# GTR bumpers



## Maxiglasgow (May 29, 2020)

I’ve got a 2016 GTR and wondering if I can buy a facelift models front bumper and straight swap or are there any differences to headlights, wings etc between 2016 and newer facelift model?

any advice would be greatly appreciated


----------



## Skint (Oct 11, 2014)

Use the search engine as I’ve done write ups before on the subject.

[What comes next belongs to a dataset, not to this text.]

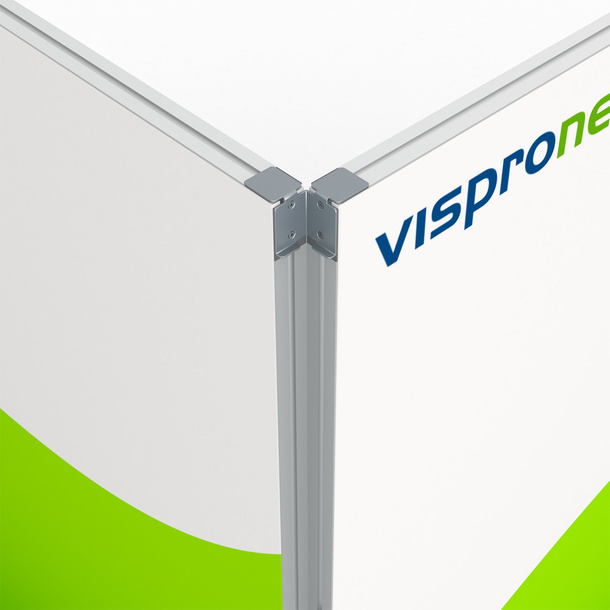Flexible keder frame, detail: 90° joint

If you don’t get the answers your looking for pm me.

thanks


----------



## matty32 (Dec 18, 2005)

use original parts,

i still get twitches on the "style" function

i dont fancy supporting a rip of sweat shop in china


----------



## DocT (Dec 17, 2014)

Maxiglasgow said:


> I’ve got a 2016 GTR and wondering if I can buy a facelift models front bumper and straight swap or are there any differences to headlights, wings etc between 2016 and newer facelift model?
> 
> any advice would be greatly appreciated


I just had mine done.

Significant number of parts need changing, from memory as follows -

Bonnet
Bumper skin
Headlights (only if you want the latest, your 2016 will fit)
Undertray
Splitter
DRL holders
DRL's
Upper grill
Lower grill
Washer jets
Washer jet covers
Front wheel arch liners
Depending on intercooler - you may need the intercooler and oil ducts

Multiple hardware, clips and of course paint + labour.

Including a few choice carbon additions such as front lip and grills, it was a 15k conversion just for the front using all new brand new OEM parts.


----------



## Skint (Oct 11, 2014)

It’s not really a worthwhile investment, your better off selling your car and buying a newer one.

I can supply new and used parts if you wish to go that route.


----------